Un nouveau Jet pour Dassault

Arrêter le développement d’un nouvel avion est une décision difficile et rare. C’est pourtant celle que vient de prendre Dassault Aviation*, contraint et forcé. Le constructeur aéronautique français a annoncé qu’il stoppait le programme Falcon 5X, son tout nouveau jet d’affaires, en raison «des risques techniques et calendaires du Silvercrest», le moteur choisi pour l’appareil. Le groupe a en conséquence engagé le «processus de résiliation du contrat Silvercrest» que Safran aurait dû livrer fin 2013. Des dédommagements doivent être négociés avec le motoriste français. «Les pénalités contractuelles au titre du développement du moteur ont déjà été provisionnées», a indiqué Safran. Cette mauvaise nouvelle n’aura pas d’impact sur les perspectives 2017 de l’entreprise qui sont «confirmées».

Un nouveau projet Falcon

Dans le même temps, Éric Trappier, PDG de Dassault Aviation, «a décidé le lancement d’un projet de nouveau Falcon, équipé de moteurs Pratt & Whitney Canada». Ce nouvel avion reprendra le fuselage du 5X, aura un rayon d’action de plus de 10.000 km (5500 nautiques) et sera mis en service en 2022. Ce nouveau jet répondra aux besoins des clients pour un avion à long rayon d’action et à large cabine. Besoins qui restent «intacts», souligne Éric Trappier, dans un communiqué.

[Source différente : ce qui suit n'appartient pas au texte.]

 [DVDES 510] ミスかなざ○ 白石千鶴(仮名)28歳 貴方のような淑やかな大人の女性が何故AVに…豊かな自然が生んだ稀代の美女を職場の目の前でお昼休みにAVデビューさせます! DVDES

Dévoilé en première mondiale au salon de l’aviation d’affaires de Las Vegas en octobre 2013, le Falcon 5X devait effectuer son premier vol mi-2015, être certifié en 2016 et livré à ses premiers clients mi-2017. Choisi comme motoriste de ce nouveau jet haut de gamme, Safran entrait par la grande porte sur le marché de l’aviation d’affaires, dont il est absent. Celui-ci est dominé par les Anglo-Saxons Honeywell, GE, Pratt&Whitney et Rolls-Royce. À Las Vegas, Dassault Aviation avait rendu publique une offre de lancement à 45 millions de dollars pour les appareils «full options» (équipements satcom et cockpit dernier cri et aménagement cabine) pendant les deux premières années de la commercialisation du nouveau jet.

Succession de retards

Ce calendrier n’a pu être tenu, à la grande déception des clients, qui avaient bien accueilli le Falcon 5X. Lancé en 2006 et doté d’un budget de 600 millions d’euros, le Silvercrest, qui devait entrer en service en 2013, a accumulé les problèmes. En mars 2015, Safran a annoncé un premier décalage de livraisons à 2017, mais sans impact sur le 5X. Dès octobre 2015, Éric Trappier déclare s’attendre à un impact sur le nouveau jet d’affaires. Début 2016, le programme est à nouveau décalé de deux ans, la production du 5X gelée et la première livraison reportée à 2020. Le résultat opérationnel de Safran est obéré, au titre de 2015, par une charge de 654 millions d’euros.

Pendant ce temps, chez Dassault, le programme franchit de nouvelles étapes. L’avion réussit son premier vol d’essai en juillet 2017 mais avec des moteurs provisoires. Le Silvercrest, lui, n’est toujours pas prêt. Cet autonome, Safran prévient qu’il rencontre de «nouvelles difficultés sur le compresseur du moteur». Ce qui rend impossible la mise en service de l’appareil en 2020. Le divorce entre le constructeur et son motoriste est alors consommé.

Un premier raté pour Safran

Safran manque ainsi son entrée sur le marché de l’aviation d’affaires. Accaparé par le développement du nouveau moteur Leap – il équipe 50 % des Airbus A320neo et 100 % des Boeing 737 Max -, crucial pour son avenir, le motoriste admet ne pas avoir suivi d’assez près le développement du Silvercrest. Malgré sa volonté de doter le programme de nouvelles ressources et méthodes de travail – notamment de validation de jalons avant d’en franchir d’autres -, le patron du groupe, Philippe Petitcolin, n’a pas réussi à remettre le Silvercrest sur les rails. La seule ombre au tableau de celui qui avait tout réussi – cession de l’activité sécurité Morpho, rachat de Zodiac Aerospace – depuis qu’il avait pris la direction générale de Safran en avril 2015.